## Excerpt provided

>>>>>

If no tags match the filter specification, returns an empty (but not
NULL) Stone.  If no further stones can be read returns NULL.  If an
I/O error occurs, returns IOException.  Returns EOFException if the
caller makes additional calls to read_record() after it has returned
NULL.

* public abstract Stone get() throws IOException
* public abstract Stone get(String[] f) throws IOException

The Perl version of Boulder uses get() as a synonum for read_record(),
because some people requested it.  Now I use get() in preference to
the longer form and am open to entirely replacing read_record() with
get().

* public abstract void write_record(Stone s) throws IOException
* public abstract void write_record(Stone s, String[] f) throws IOException

These two methods write a Stone to an output device or file.  In the
first form, the Stone is written out with all its fields intact.  In
the second form, the Stone's tags are first filtered on the specified
array of filtering rules.  The format of filtering rules is identical
to the read_record() method.  If the Stone cannot be successfully
written, this method throws an IOException.

<<<<<

## Supplied material
>>>>>

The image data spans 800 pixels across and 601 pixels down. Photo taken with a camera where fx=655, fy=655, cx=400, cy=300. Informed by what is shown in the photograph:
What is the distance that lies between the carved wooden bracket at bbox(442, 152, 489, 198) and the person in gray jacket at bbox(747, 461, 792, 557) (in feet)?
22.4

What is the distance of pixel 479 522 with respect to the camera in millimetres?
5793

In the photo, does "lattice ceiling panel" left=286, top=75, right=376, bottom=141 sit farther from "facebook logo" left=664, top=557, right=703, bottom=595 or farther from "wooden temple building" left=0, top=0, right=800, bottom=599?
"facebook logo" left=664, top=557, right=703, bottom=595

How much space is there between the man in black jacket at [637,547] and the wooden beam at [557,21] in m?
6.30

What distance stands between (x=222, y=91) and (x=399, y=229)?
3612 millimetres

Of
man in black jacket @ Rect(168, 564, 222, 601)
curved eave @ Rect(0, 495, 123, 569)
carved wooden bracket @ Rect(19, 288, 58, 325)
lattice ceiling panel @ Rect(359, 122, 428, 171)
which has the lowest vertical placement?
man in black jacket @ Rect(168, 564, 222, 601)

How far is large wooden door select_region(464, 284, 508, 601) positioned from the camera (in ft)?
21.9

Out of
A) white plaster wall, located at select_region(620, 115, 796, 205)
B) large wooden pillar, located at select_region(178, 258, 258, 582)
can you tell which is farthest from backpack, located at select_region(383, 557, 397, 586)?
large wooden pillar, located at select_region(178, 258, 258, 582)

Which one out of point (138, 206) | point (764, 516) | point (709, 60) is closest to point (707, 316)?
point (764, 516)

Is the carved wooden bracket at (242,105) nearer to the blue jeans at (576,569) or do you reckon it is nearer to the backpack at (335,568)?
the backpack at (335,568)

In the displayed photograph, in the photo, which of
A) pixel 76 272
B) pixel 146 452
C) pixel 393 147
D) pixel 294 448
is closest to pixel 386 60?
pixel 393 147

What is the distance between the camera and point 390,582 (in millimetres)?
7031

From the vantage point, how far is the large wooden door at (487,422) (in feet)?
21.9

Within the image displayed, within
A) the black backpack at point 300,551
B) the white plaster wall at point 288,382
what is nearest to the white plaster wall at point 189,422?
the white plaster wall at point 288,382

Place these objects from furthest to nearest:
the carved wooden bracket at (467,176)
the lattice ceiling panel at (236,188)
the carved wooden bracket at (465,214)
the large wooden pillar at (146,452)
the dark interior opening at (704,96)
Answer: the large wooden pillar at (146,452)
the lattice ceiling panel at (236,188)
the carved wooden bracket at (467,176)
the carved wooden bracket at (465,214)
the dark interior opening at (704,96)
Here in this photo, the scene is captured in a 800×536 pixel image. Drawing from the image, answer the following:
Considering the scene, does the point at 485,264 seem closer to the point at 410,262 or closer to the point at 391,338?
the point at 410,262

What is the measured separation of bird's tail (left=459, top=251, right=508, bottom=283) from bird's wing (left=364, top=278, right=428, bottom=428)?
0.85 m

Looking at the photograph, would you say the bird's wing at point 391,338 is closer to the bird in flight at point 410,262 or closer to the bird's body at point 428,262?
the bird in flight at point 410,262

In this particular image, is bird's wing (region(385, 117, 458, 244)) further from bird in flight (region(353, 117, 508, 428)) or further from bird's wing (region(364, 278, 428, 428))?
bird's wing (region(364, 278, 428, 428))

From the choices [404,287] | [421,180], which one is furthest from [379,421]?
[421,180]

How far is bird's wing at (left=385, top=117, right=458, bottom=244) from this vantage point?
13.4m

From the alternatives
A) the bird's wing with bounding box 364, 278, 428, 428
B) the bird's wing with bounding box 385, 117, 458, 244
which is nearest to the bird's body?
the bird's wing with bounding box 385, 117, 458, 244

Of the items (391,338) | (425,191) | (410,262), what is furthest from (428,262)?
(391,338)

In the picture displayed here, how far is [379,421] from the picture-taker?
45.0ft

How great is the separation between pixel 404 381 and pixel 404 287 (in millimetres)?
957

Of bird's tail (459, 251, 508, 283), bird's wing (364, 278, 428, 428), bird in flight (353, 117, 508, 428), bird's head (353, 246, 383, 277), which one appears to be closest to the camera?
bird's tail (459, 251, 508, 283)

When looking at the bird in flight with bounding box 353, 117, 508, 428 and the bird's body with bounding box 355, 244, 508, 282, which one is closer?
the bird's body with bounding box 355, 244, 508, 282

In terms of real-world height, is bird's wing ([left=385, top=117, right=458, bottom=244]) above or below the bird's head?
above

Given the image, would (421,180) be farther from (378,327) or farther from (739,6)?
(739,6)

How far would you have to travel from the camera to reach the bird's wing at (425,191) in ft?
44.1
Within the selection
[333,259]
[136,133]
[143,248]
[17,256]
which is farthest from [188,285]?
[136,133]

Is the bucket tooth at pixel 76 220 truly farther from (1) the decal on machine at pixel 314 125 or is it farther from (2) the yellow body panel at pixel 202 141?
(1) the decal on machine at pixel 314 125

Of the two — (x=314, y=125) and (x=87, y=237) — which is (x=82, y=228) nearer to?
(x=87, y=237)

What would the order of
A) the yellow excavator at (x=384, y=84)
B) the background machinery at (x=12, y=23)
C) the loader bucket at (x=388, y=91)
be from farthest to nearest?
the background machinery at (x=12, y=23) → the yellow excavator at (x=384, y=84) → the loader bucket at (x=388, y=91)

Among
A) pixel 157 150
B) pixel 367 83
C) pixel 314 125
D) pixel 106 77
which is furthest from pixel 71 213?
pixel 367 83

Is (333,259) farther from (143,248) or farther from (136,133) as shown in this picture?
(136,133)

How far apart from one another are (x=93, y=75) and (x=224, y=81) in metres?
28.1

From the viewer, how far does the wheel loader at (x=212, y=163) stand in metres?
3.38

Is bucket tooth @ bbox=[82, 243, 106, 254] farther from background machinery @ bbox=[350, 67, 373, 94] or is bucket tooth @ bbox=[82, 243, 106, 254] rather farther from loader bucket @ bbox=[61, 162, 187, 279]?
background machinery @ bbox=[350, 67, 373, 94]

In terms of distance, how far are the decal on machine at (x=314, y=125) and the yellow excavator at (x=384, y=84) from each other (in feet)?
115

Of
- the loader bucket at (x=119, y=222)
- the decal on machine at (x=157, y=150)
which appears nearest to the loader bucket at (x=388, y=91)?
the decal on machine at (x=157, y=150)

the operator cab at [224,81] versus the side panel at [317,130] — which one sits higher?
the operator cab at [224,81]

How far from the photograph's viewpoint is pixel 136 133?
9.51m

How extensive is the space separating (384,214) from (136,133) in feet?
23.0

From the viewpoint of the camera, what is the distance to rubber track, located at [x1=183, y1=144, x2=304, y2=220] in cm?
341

<<<<<

## Exercise task A
Answer these questions about the Boulder method excerpt:
(i) What is returned if no tags match the filter specification?
(ii) Why does the Perl version of Boulder use get() as a synonym for read_record()?
(iii) What does write_record() throw if the Stone cannot be successfully written?
## Exercise task B
In the Boulder method excerpt, recast the paragraph beginning "These two methods write a Stone" as a short bulleted list that keeps its main facts.
Answer from the Boulder method excerpt alone, without drawing on the entries.

## Final result A
(i) An empty, but not NULL, Stone.
(ii) Because some people requested it.
(iii) An IOException.

## Final result B
- Both methods write a Stone to an output device or file.
- The first form writes the Stone with all its fields intact.
- The second form first filters the Stone's tags on the specified array of filtering rules, which use the same format as in read_record().
- If the Stone cannot be successfully written, the method throws an IOException.